Given request - Set down, word for word, the part of the passage on constrained optimization for fairness from "Player 1 (the" up to and including "the original constraints.".

Constrained optimization approaches

Constrained optimization formulates the fairness requirement as a hard constraint rather than a soft penalty:

min_w L(w) subject to F(w) ≤ epsilon

where epsilon is a tolerance parameter specifying how much unfairness is acceptable. This formulation is mathematically more principled than regularization because it separates the accuracy objective from the fairness requirement, and the tolerance epsilon has a direct interpretation.

Solving this constrained optimization problem is challenging because fairness constraints are typically non-convex and non-differentiable (they involve indicator functions over model predictions and group memberships). Several algorithmic frameworks have been developed to handle these challenges.

The exponentiated gradient method

Agarwal, Beygelzimer, Dudik, Langford, and Wallach (2018) proposed a reductions approach to fair classification that converts the constrained fairness problem into a sequence of cost-sensitive classification problems. The method uses the exponentiated gradient algorithm to iteratively adjust dual variables (Lagrange multipliers) corresponding to the fairness constraints.

The algorithm works as follows:

Initialize the Lagrange multipliers (dual variables) uniformly.
At each iteration, solve a cost-sensitive classification problem with costs determined by the current multipliers.
Update the multipliers using an exponentiated gradient step, increasing multipliers for violated constraints and decreasing multipliers for satisfied constraints.
Return a randomized classifier that mixes the classifiers obtained across iterations.

The exponentiated gradient method supports demographic parity, equalized odds, and other linear fairness constraints. It produces a randomized classifier (a distribution over at most T base classifiers, where T is the number of iterations), and it comes with finite-sample convergence guarantees: the resulting classifier is approximately optimal and approximately feasible. This approach is implemented in Microsoft's Fairlearn library.

The proxy-Lagrangian method

Cotter, Jiang, Gupta, Wang, Narayan, You, and Sridharan (2019) addressed the problem that many fairness constraints are non-differentiable (for example, constraints on false positive rates involve indicator functions). Since standard Lagrangian methods require differentiable constraints, they introduced the proxy-Lagrangian formulation.

The proxy-Lagrangian replaces the original non-differentiable constraints with smooth, differentiable proxy constraints for the purpose of gradient computation, while the original constraints are still used by the dual player (the "auditor") to update the Lagrange multipliers. This leads to a two-player non-zero-sum game:

Player 1 (the learner) minimizes the Lagrangian with respect to model parameters, using proxy constraints.
Player 2 (the auditor) maximizes the Lagrangian with respect to the Lagrange multipliers, using the original constraints.

The solution concept is a semi-coarse correlated equilibrium. The resulting stochastic classifier can be expressed as a mixture of at most m+1 deterministic classifiers, where m is the number of constraints. This method is particularly useful for deep learning models where the loss landscape is non-convex.

Stored data -
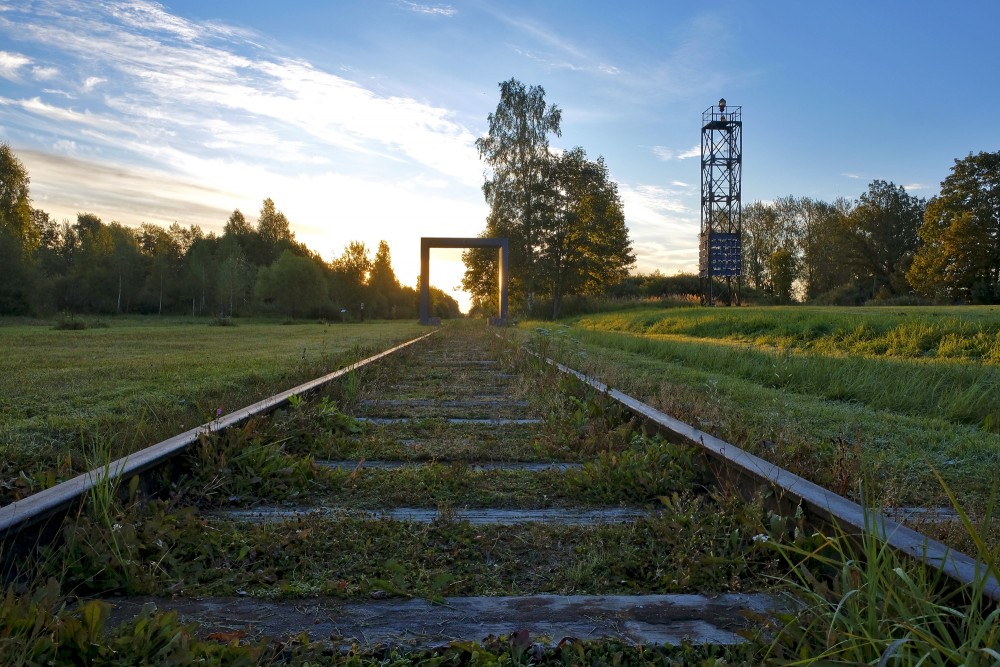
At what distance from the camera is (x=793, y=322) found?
12.3m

Result for this task -
Player 1 (the learner) minimizes the Lagrangian with respect to model parameters, using proxy constraints.
Player 2 (the auditor) maximizes the Lagrangian with respect to the Lagrange multipliers, using the original constraints.